[Excerpted passage Boundary: Start]

It's a great irony that we, as lovers of the outdoors, often wear apparel that's made with toxic dyes and through unsustainable practises.
But how do you know what's good? Start by reading the labels—look for "Bluesign" and similar certification. Then, surf to the companies' websites and peruse the "About," "Mission" or "Values" section to learn more.
Or, just shop for these four items will be as good to you as they are to the Earth:
Columbia OutDry EX ECO Down Jacket
Let’s start with what this down-insulated jacket doesn’t have: PVCs or dyes, and almost no new materials. Don’t let the white colour scare you: it also doesn’t have a traditional exterior layer, just a membrane, so it doesn’t absorb stains. What it does have is excellent waterproof-breathability and solid warmth for its weight. (Women’s pictured, men’s available.)
Osprey Transporter 65
More than the fact this adventure-travel ready duffle is PVC-free, it’s everything Osprey does as a company that makes it worthy of inclusion here. The company backs all their packs with a lifetime warranty, and anything returned is salvaged for parts and teaches the company how to make its gear tougher next time.

[Excerpted passage Boundary: End]

> **Exercise set**:
**A.** List the website sections that the article on eco-friendly outdoor gear suggests browsing to learn more about a company.
**B.** Answer these questions from the article on eco-friendly outdoor gear above:
(i) What certification does it say to look for on labels?
(ii) Which version of the Columbia jacket is pictured?
(iii) What kind of warranty does Osprey put on all its packs?
**C.** Continue the article on eco-friendly outdoor gear from its final sentence.

[Dataset content Boundary: Start]

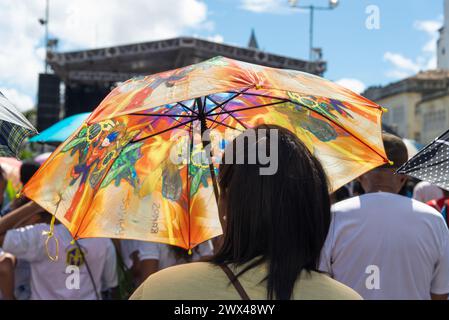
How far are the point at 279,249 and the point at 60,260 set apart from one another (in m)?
2.59

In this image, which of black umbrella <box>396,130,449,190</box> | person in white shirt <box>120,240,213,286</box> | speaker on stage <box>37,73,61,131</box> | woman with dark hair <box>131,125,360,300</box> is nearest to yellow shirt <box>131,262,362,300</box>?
woman with dark hair <box>131,125,360,300</box>

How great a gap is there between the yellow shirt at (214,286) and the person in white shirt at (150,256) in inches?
108

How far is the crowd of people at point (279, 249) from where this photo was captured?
4.92ft

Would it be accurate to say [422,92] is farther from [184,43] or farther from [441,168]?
[441,168]

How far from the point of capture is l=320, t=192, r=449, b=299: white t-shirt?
276cm

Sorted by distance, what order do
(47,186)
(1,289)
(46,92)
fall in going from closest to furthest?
(47,186), (1,289), (46,92)

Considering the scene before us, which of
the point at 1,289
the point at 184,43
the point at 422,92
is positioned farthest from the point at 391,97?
Result: the point at 1,289

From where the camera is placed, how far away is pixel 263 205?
153cm

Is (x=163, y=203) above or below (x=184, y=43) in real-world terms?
below

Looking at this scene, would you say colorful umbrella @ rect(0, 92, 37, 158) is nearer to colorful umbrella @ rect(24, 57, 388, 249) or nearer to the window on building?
colorful umbrella @ rect(24, 57, 388, 249)

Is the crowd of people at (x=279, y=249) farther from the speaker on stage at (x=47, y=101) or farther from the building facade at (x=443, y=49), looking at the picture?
the building facade at (x=443, y=49)

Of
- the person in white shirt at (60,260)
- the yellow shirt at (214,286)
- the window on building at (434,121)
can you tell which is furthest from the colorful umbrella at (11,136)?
the window on building at (434,121)

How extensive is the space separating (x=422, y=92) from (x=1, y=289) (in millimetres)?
54705
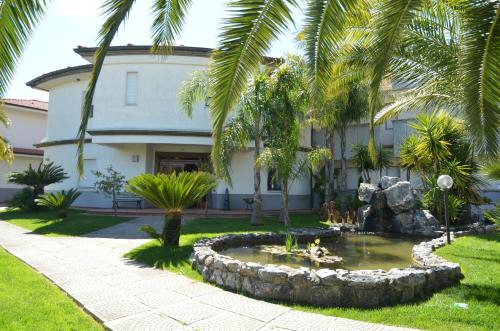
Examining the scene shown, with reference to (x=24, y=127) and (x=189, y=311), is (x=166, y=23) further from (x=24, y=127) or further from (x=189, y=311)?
(x=24, y=127)

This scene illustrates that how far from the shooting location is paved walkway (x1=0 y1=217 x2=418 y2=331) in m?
5.00

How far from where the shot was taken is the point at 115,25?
4.11m

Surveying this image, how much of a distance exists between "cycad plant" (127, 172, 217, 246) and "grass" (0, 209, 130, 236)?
4791mm

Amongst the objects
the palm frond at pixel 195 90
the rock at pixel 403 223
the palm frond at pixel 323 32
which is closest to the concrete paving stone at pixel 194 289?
the palm frond at pixel 323 32

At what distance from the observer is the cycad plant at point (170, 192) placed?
392 inches

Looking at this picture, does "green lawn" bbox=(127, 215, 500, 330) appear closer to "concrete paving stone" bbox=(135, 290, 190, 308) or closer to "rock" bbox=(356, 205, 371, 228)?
"concrete paving stone" bbox=(135, 290, 190, 308)

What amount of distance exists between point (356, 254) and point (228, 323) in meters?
6.15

[Dataset content Boundary: End]

> **Activity answers**:
**A.** "About," "Mission," and "Values"

**B.**
(i) Bluesign
(ii) The women's version
(iii) A lifetime warranty

**C.**
Toad & Co. Timehop Tights
Toad & Co.
Like just about everything Toad & Co. makes, these tights mix sustainability with good looks and comfort. The polyester and spandex blend is super soft, hugs just right, wicks moisture and is Bluesign approved, a certification that ensures environmentally sensitive manufacturing.
NSP CocoMat Cruise 11’6”
In a collaboration with coconut water producer Harmless Harvest, this stand-up paddleboard is made with coconut husk waste, replacing some of the petroleum-derived foam and actually strengthening the boards. It’s part of NSP’s efforts to reduce waste and use sustainable epoxy when they can.